How can I plot the following noisy data with a smooth, continuous line without considering each individual value? I would like to only show the behavior in a nicer way, without caring about noisy and extreme values. This is the code I am using:
import numpy
import sys
import matplotlib.pyplot as plt
from scipy.interpolate import spline
dataset = numpy.genfromtxt(fname='data', delimiter=",")
dic = {}
for d in dataset:
dic[d[0]] = d[1]
plt.plot(range(len(dic)), dic.values(),linestyle='-', linewidth=2)
plt.savefig('plot.png')
plt.show()
In a previous answer, I was introduced to the Savitzky Golay filter, a particular type of low-pass filter, well adapted for data smoothing. How "smooth" you want your resulting curve to be is a matter of preference, and this can be adjusted by both the window-size and the order of the interpolating polynomial. Using the cookbook example for sg_filter:
import numpy as np
import sg_filter
import matplotlib.pyplot as plt
# Generate some sample data similar to your post
X = np.arange(1,1000,1)
Y = np.log(X**3) + 10*np.random.random(X.shape)

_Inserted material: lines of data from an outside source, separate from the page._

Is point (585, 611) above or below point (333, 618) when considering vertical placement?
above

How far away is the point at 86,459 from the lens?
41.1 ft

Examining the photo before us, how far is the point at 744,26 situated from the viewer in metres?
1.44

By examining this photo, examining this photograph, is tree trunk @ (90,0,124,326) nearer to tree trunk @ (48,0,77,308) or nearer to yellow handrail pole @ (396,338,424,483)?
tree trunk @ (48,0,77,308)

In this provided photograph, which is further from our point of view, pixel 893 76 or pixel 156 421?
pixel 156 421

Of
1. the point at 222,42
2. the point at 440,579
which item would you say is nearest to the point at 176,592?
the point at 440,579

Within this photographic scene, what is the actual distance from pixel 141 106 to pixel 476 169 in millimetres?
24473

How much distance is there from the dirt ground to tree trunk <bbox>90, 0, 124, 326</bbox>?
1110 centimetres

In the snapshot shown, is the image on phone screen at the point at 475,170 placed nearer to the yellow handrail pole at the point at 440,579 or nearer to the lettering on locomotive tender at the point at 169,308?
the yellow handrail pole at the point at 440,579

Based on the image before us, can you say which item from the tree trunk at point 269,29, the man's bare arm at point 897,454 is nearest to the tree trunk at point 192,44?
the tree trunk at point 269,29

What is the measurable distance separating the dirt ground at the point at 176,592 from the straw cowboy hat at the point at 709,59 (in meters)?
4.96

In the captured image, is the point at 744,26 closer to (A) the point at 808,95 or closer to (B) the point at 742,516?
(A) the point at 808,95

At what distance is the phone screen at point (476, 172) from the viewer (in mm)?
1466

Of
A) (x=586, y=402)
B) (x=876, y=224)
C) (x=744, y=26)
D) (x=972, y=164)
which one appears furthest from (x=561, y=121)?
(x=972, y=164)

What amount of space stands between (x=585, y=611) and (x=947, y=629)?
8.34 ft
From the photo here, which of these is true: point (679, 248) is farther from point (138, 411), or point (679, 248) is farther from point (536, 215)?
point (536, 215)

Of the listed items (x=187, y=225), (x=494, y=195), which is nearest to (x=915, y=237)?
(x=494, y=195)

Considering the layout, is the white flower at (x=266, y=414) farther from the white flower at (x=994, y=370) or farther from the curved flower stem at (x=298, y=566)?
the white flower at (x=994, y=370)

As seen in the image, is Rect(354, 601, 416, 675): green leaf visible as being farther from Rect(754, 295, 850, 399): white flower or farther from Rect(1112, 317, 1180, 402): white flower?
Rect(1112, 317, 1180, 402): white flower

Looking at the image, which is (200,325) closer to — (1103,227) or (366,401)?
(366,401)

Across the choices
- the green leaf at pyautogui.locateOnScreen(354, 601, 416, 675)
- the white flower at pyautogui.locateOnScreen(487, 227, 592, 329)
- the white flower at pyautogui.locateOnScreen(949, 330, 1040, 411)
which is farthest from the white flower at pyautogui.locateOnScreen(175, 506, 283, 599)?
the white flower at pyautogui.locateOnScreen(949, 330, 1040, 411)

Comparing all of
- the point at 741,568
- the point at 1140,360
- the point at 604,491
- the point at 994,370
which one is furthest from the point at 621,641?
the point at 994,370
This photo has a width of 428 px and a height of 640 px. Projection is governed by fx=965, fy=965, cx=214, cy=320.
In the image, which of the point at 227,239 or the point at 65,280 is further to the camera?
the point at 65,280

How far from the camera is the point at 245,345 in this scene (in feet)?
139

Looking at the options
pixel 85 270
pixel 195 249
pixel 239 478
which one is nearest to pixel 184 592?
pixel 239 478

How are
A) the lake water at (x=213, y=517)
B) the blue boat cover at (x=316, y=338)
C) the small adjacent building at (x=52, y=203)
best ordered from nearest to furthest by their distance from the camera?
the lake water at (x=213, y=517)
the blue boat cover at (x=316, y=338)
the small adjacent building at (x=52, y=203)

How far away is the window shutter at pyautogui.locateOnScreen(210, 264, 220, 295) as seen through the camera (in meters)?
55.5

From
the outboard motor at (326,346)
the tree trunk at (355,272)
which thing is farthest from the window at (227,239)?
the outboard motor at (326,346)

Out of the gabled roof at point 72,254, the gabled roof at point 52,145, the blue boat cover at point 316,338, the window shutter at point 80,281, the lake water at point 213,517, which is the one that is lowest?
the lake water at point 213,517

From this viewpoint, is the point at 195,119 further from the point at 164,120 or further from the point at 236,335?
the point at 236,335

Y2 = sg_filter.savitzky_golay(Y, 101, 3)
plt.plot(X,Y,linestyle='-', linewidth=2,alpha=.5)
plt.plot(X,Y2,color='r')
plt.show()
There is more than one way to do it!
Here I show how to reduce noise using a variety of techniques:
Moving average
LOWESS regression
Low pass filter
Interpolation
Sticking with #Hooked example data for consistency:
import numpy as np
import matplotlib.pyplot as plt
X = np.arange(1, 1000, 1)
Y = np.log(X ** 3) + 10 * np.random.random(X.shape)
plt.plot(X, Y, alpha = .5)
plt.show()
Moving average
Sometimes all you need is a moving average.
For example, using pandas with a window size of 100:
import pandas as pd
df = pd.DataFrame(Y, X)
df_mva = df.rolling(100).mean() # moving average with a window size of 100
df_mva.plot(legend = False);
You will probably have to try several window sizes with your data. Note that the first 100 values of df_mva will be NaN but these can be removed with the dropna method.
Usage details for the pandas rolling function.
LOWESS regression
I've used LOWESS (Locally Weighted Scatterplot Smoothing) successfully to remove noise from repeated measures datasets. More information on local regression methods, including LOWESS and LOESS, here. It's a simple method with only one parameter to tune which in my experience gives good results.
Here is how to apply the LOWESS technique using the statsmodels implementation:
import statsmodels.api as sm
y_lowess = sm.nonparametric.lowess(Y, X, frac = 0.3) # 30 % lowess smoothing
plt.plot(y_lowess[:, 0], y_lowess[:, 1]) # some noise removed
plt.show()
It may be necessary to vary the frac parameter, which is the fraction of the data used when estimating each y value. Increase the frac value to increase the amount of smoothing. The frac value must be between 0 and 1.
Further details on statsmodels lowess usage.
Low pass filter
Scipy provides a set of low pass filters which may be appropriate.
After application of the lfiter:
from scipy.signal import lfilter
n = 50 # larger n gives smoother curves
b = [1.0 / n] * n # numerator coefficients
a = 1 # denominator coefficient
y_lf = lfilter(b, a, Y)
plt.plot(X, y_lf)
plt.show()
Check scipy lfilter documentation for implementation details regarding how numerator and denominator coefficients are used in the difference equations.
There are other filters in the scipy.signal package.
Interpolation
Finally, here is an example of radial basis function interpolation:
from scipy.interpolate import Rbf
rbf = Rbf(X, Y, function = 'multiquadric', smooth = 500)
y_rbf = rbf(X)
plt.plot(X, y_rbf)
plt.show()
Smoother approximation can be achieved by increasing the smooth parameter. Alternative function parameters to consider include 'cubic' and 'thin_plate'. When considering the function value, I usually try 'thin_plate' first followed by 'cubic'; however both 'thin_plate' and 'cubic' seemed to struggle with the noise in this dataset.
Check other Rbf options in the scipy docs. Scipy provides other univariate and multivariate interpolation techniques (see this tutorial).